### [Assignment]
Go through the data below and return each line containing the word "meta".
[[ Exercise materials, beginning ]]
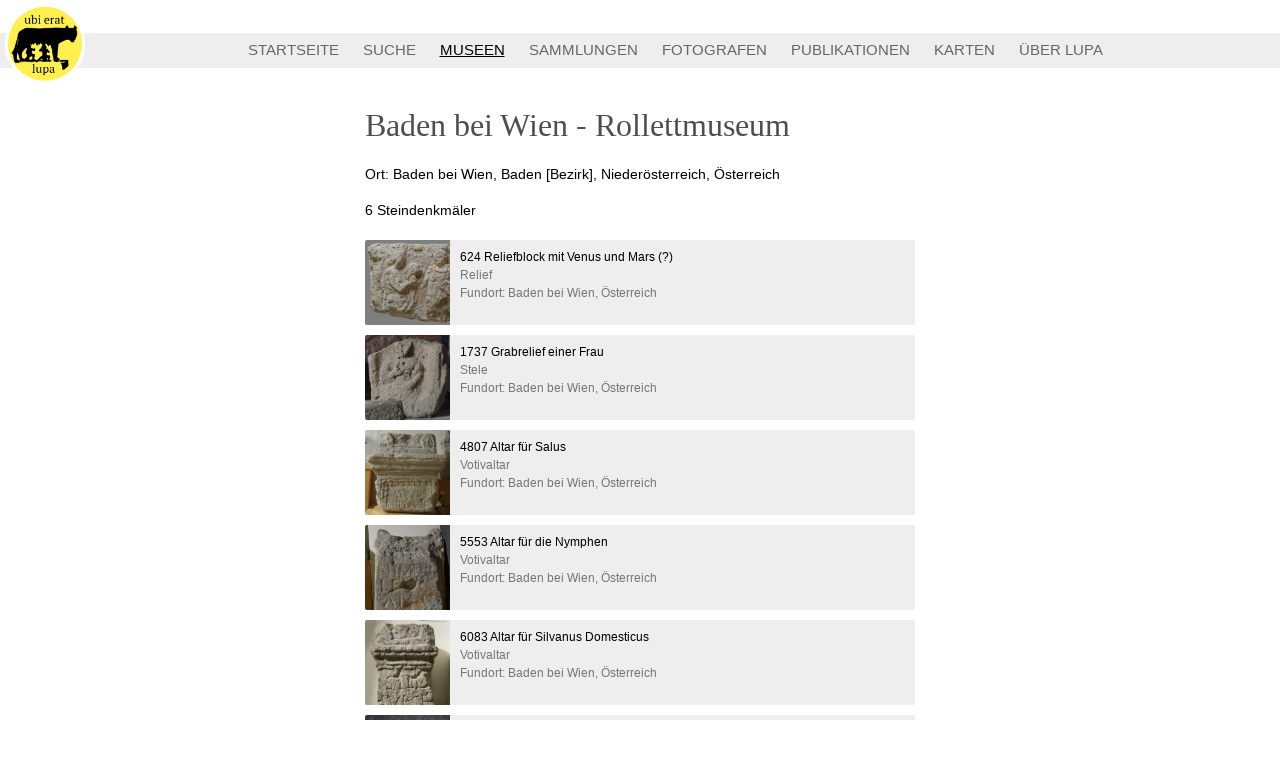

--- FILE ---
content_type: text/html; charset=utf-8
request_url: https://lupa.at/museums/56
body_size: 1340
content:
<!DOCTYPE html>
<html>
<head>
  <title>Ubi Erat Lupa</title>
    <meta name="csrf-param" content="authenticity_token" />
<meta name="csrf-token" content="eJr_lcN2xVFkeZJsb_B0TOfDWfht0xR-uGWulUcNAMjHW4-nmjSQYecqzDPrPLdb7bcIOZp11tCYOr7cxvI0IA" />

    <link rel="stylesheet" href="/assets/application-994f0d7f837ea36399cfdc92416a295ace4e7e1df416bc03101ae1508b44f4ee.css" media="all" data-turbolinks-track="reload" />
    <script src="/assets/application-9759eb47236efe6a20e651c93474e5bfdcba4c39919c78698cde7aa97d700d89.js" data-turbolinks-track="reload"></script>
  <meta name="viewport" content="width=device-width, initial-scale=1">
</head>
<body>
	<div id="lupa-title">
		<a href="/"><img src="/assets/ubi-erat-lupa-bdc13f1e3596c1a6dbfa380449f986a8503514bd738061a2d71a149fe1a5ac72.png" alt="Ubi Erat Lupa"></a>
		<h1>Ubi Erat Lupa</h1>
		<!-- <h2>Bilddatenbank zu antiken&nbsp;Steindenkmälern</h2> -->
		<h2>&nbsp;</h2>
	</div>
	<div id="lupa-menu">
		<a href="/">
			STARTSEITE
		</a>
		<a href="/search">
			SUCHE
		</a>
		<a href="/museums" class="active">
			MUSEEN
		</a>
		<a href="/collections">
			SAMMLUNGEN
		</a>
		<a href="/authors/photo">
			FOTOGRAFEN
		</a>
		<a href="/publications">
			PUBLIKATIONEN
		</a>
		<a href="/map">
			KARTEN
		</a>
		<a href="/about/lupa">
			ÜBER LUPA
		</a>
	</div>
	<div id=content>
		<div class="museum page">
	<h1>Baden bei Wien - Rollettmuseum</h1>
	<p>Ort: Baden bei Wien, Baden [Bezirk], Niederösterreich, Österreich</p>
	<p>6 Steindenkmäler</p>
	
	<div class='monument-cards'>
		<div class="monument-card-wrapper">
			<a class="monument-card" href="/624">
					<div style="background-image: url(/thumbnail/small/0624-1.jpg);" class=photo></div>
				<p class="id">
					624
						Reliefblock mit Venus und Mars (?)
				</p>
					<p class="detail">
						Relief
						
					</p>
						<p class="detail">
							Fundort:
Baden bei Wien, Österreich						</p>
			</a>
		</div>
		<div class="monument-card-wrapper">
			<a class="monument-card" href="/1737">
					<div style="background-image: url(/thumbnail/small/1737-2.jpg);" class=photo></div>
				<p class="id">
					1737
						Grabrelief einer Frau
				</p>
					<p class="detail">
						Stele
						
					</p>
						<p class="detail">
							Fundort:
Baden bei Wien, Österreich						</p>
			</a>
		</div>
		<div class="monument-card-wrapper">
			<a class="monument-card" href="/4807">
					<div style="background-image: url(/thumbnail/small/4807-1.jpg);" class=photo></div>
				<p class="id">
					4807
						Altar für Salus
				</p>
					<p class="detail">
						Votivaltar
						
					</p>
						<p class="detail">
							Fundort:
Baden bei Wien, Österreich						</p>
			</a>
		</div>
		<div class="monument-card-wrapper">
			<a class="monument-card" href="/5553">
					<div style="background-image: url(/thumbnail/small/5553-1.jpg);" class=photo></div>
				<p class="id">
					5553
						Altar für die Nymphen
				</p>
					<p class="detail">
						Votivaltar
						
					</p>
						<p class="detail">
							Fundort:
Baden bei Wien, Österreich						</p>
			</a>
		</div>
		<div class="monument-card-wrapper">
			<a class="monument-card" href="/6083">
					<div style="background-image: url(/thumbnail/small/6083-1.jpg);" class=photo></div>
				<p class="id">
					6083
						Altar für Silvanus Domesticus
				</p>
					<p class="detail">
						Votivaltar
						
					</p>
						<p class="detail">
							Fundort:
Baden bei Wien, Österreich						</p>
			</a>
		</div>
		<div class="monument-card-wrapper">
			<a class="monument-card" href="/20030">
					<div style="background-image: url(/thumbnail/small/20030-2.jpg);" class=photo></div>
				<p class="id">
					20030
						Fragment einer Grabinschrift
				</p>
					<p class="detail">
						Platte
						 / Grabkammer
					</p>
						<p class="detail">
							Fundort:
Roma, Italia						</p>
			</a>
		</div>
	<div style='clear: both;'></div>
</div>
	
</div>

	</div>
</body>
</html>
[[ Exercise materials, end ]]
### [Solution to this problem]
    <meta name="csrf-param" content="authenticity_token" />
<meta name="csrf-token" content="eJr_lcN2xVFkeZJsb_B0TOfDWfht0xR-uGWulUcNAMjHW4-nmjSQYecqzDPrPLdb7bcIOZp11tCYOr7cxvI0IA" />
  <meta name="viewport" content="width=device-width, initial-scale=1">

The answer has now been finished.